• [SHORT PROBLEM]:
Answer these questions using the text on gleaning below:
(a) What agricultural practice does the text give as the historical meaning of "gleaning"?
(b) Which late Latin word does the text name as a source of "glean"?
(c) From which publication is the contemporary article on gleaning reprinted?

Gleaning: An important intangible heritage for cultural landscapes

While the term “gleaning” has found its way into contemporary English to denote collecting bits of information, according to the Oxford English Dictionary (2024) it’s historical meaning comes from an agricultural practice of gathering “grain or other produce left by reapers” (Merriam-Webster 2024).  It is this meaning of the word that forms the intangible cultural heritage of an agricultural practice that functioned as a social support system, and also as a mechanism for reducing food loss.  Chaucer (1356) referred to gleaning in his poem “The Legend of Good Women,”

“For I well know, you oft before have borne

Poetry’s crop away, and stored the corn,

And I come after, gleaning here and here,

And am full glad if I can find an ear….”

The etiology of the word glean gives a sense of the long history of this practice.  It is probably of Celtic origin, and directly from late Latin “glenare” (6th c.) and from Old french “glener” before it appears in 14th c. English (Soanes and Stevenson 2008).

Read the article below, reprinted from The Daily Yonder, for a contemporary view of gleaning ….

References

Chaucer, Geoffrey. 1385c. Prologue line 75, translated by A. S. Kline (2008). Legend of Good Women. Poetry in Translation, Retreived November 3, 2024, https://www.poetryintranslation.com/PITBR/English/GoodWomen.php#anchor_Toc186791811.

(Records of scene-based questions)

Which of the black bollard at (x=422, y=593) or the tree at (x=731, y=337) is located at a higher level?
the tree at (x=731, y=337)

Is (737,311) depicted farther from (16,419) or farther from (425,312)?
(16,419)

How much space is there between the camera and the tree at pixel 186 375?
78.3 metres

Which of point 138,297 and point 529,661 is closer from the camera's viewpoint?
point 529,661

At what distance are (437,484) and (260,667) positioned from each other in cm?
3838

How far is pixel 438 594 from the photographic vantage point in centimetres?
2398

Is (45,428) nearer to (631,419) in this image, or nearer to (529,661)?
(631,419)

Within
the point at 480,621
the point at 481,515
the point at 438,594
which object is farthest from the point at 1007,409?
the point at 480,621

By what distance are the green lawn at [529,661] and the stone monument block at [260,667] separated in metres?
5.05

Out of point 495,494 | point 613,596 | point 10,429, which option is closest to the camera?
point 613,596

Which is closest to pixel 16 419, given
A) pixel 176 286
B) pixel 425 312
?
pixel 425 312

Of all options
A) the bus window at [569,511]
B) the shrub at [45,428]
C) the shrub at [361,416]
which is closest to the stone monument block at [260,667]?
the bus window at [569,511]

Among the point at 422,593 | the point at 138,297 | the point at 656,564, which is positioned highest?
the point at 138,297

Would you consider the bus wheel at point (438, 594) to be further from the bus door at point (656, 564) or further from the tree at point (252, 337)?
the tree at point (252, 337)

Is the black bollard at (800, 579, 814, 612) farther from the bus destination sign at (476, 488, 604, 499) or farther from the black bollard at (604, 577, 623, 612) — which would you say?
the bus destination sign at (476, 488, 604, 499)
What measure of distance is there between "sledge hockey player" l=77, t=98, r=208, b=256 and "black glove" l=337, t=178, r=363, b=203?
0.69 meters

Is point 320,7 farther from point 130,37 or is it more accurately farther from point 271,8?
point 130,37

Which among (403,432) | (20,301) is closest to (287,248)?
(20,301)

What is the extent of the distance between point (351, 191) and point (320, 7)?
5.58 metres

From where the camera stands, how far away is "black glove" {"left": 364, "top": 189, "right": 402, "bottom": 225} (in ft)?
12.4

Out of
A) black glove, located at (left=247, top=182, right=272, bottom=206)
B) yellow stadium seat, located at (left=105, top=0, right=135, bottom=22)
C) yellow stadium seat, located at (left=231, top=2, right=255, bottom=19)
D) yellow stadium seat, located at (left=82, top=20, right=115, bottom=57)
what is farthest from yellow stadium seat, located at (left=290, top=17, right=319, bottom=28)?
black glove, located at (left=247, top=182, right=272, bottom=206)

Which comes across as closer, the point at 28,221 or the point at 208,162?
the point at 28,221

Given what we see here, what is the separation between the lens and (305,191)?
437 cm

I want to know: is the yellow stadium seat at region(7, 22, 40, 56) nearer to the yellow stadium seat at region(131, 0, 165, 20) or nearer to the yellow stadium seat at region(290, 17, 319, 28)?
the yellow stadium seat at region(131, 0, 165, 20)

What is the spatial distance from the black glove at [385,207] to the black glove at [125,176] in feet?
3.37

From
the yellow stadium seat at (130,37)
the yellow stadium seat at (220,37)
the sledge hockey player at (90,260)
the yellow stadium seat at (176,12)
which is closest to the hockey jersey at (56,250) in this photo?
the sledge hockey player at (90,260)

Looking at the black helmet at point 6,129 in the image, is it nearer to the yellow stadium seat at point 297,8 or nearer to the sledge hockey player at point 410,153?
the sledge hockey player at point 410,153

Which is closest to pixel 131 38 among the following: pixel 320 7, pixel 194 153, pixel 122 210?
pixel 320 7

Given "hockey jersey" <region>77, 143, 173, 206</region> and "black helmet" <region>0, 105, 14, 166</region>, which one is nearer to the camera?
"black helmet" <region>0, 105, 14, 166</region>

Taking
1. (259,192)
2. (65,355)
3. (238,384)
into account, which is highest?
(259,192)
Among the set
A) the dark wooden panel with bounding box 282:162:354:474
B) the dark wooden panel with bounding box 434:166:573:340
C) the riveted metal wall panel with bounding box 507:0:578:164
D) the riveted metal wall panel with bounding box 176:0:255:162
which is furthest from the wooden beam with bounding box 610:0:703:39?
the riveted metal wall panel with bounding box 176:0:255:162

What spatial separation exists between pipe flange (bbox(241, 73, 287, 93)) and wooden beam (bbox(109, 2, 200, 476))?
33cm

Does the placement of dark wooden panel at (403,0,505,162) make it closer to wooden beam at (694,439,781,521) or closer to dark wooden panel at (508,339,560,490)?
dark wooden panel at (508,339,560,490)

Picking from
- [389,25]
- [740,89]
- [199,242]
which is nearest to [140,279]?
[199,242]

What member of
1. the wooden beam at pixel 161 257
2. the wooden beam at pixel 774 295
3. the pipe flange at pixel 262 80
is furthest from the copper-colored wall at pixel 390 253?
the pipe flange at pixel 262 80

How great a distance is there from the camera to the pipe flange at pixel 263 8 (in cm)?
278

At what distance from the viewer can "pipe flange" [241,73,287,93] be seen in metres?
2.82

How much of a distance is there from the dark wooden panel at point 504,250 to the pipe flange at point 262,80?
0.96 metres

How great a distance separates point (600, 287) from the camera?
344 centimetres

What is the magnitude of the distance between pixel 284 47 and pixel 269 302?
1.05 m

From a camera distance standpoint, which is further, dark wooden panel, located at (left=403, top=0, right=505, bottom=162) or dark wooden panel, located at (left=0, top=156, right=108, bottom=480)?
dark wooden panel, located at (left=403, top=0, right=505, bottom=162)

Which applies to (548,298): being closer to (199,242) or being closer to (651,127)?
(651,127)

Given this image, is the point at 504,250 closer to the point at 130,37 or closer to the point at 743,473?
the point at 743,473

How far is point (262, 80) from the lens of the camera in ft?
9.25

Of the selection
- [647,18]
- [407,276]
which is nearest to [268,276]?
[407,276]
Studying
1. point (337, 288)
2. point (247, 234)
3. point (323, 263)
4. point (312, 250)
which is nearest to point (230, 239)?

• [CORRECT ANSWER]:
(a) Gathering "grain or other produce left by reapers."
(b) "Glenare."
(c) The Daily Yonder.